Pictures with short captions
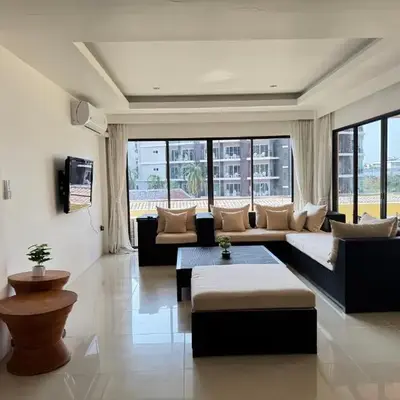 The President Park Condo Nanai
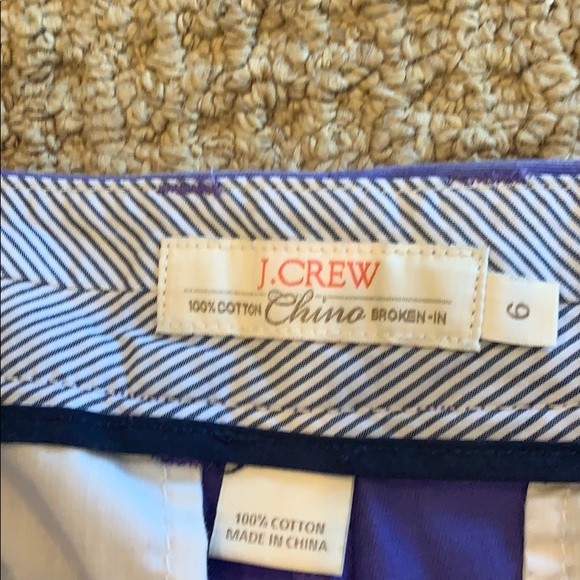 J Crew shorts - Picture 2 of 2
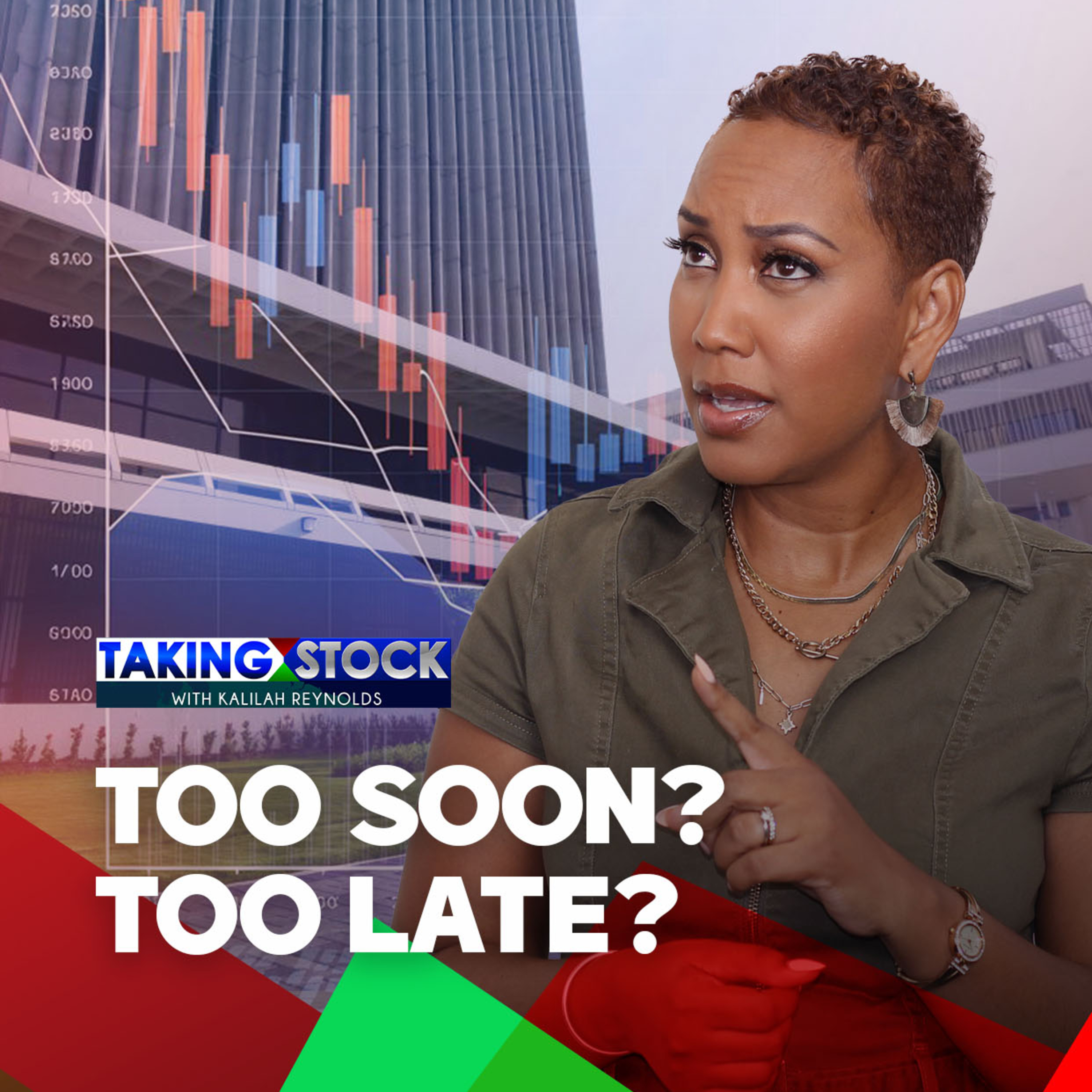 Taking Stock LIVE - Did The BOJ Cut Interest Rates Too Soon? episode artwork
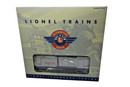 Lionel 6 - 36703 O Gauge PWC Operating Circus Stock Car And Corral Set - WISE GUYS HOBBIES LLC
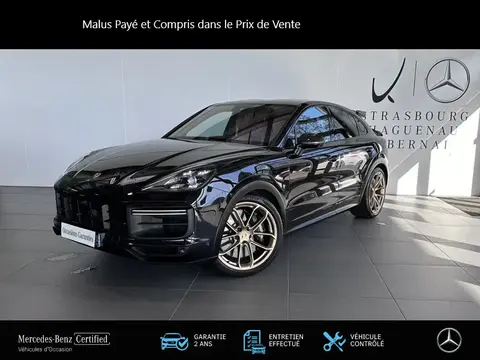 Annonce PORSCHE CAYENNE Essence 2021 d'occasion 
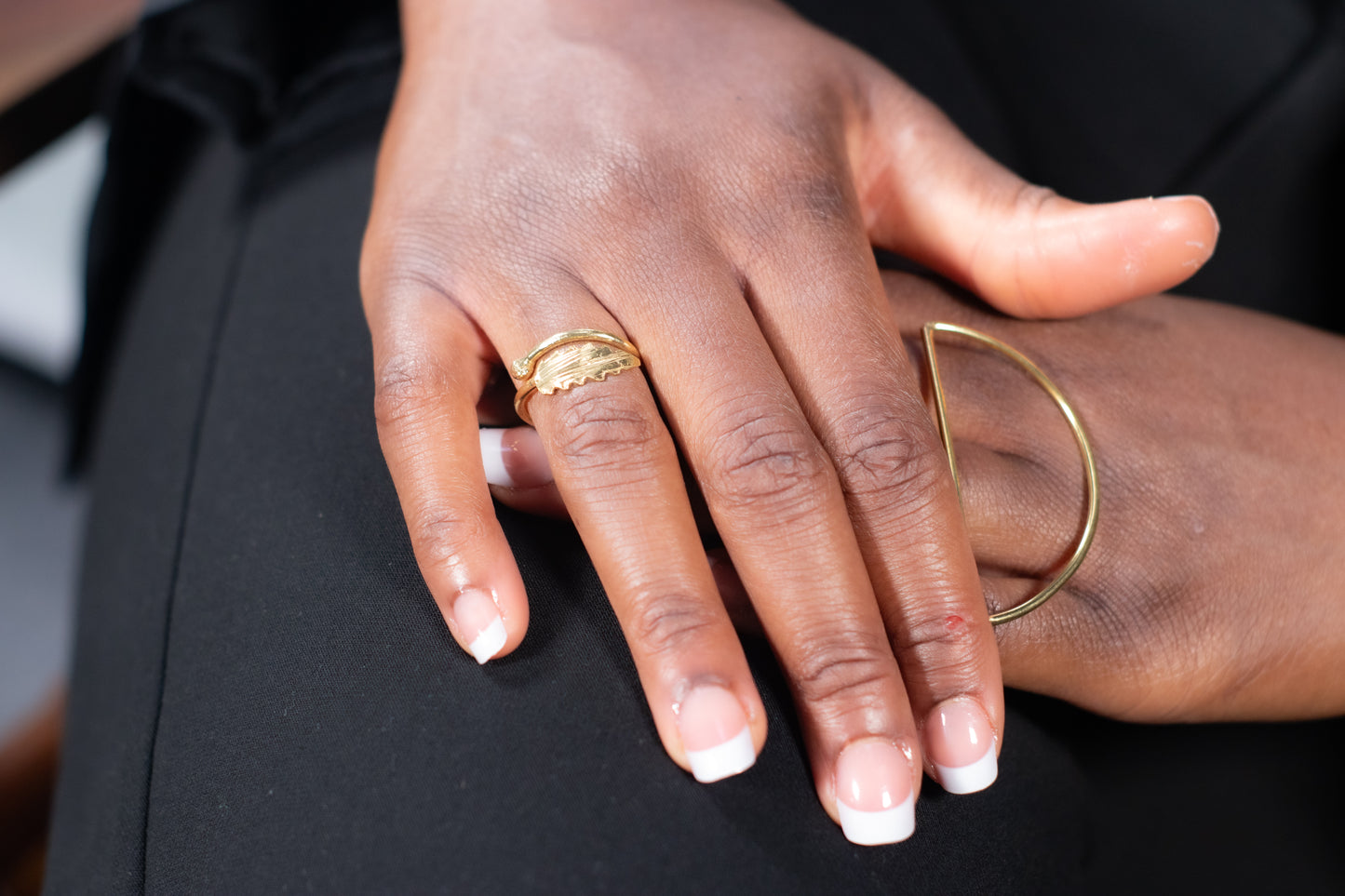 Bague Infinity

**WHAT YOU ARE ASKED TO DO**:
Recast the caption lines of the entries above as a JSON list of strings, one string per line with blank lines omitted, and leave the pictures out.

**TASK SOLUTION**:
[
  " The President Park Condo Nanai",
  " J Crew shorts - Picture 2 of 2",
  " Taking Stock LIVE - Did The BOJ Cut Interest Rates Too Soon? episode artwork",
  " Lionel 6 - 36703 O Gauge PWC Operating Circus Stock Car And Corral Set - WISE GUYS HOBBIES LLC",
  " Annonce PORSCHE CAYENNE Essence 2021 d'occasion ",
  " Bague Infinity"
]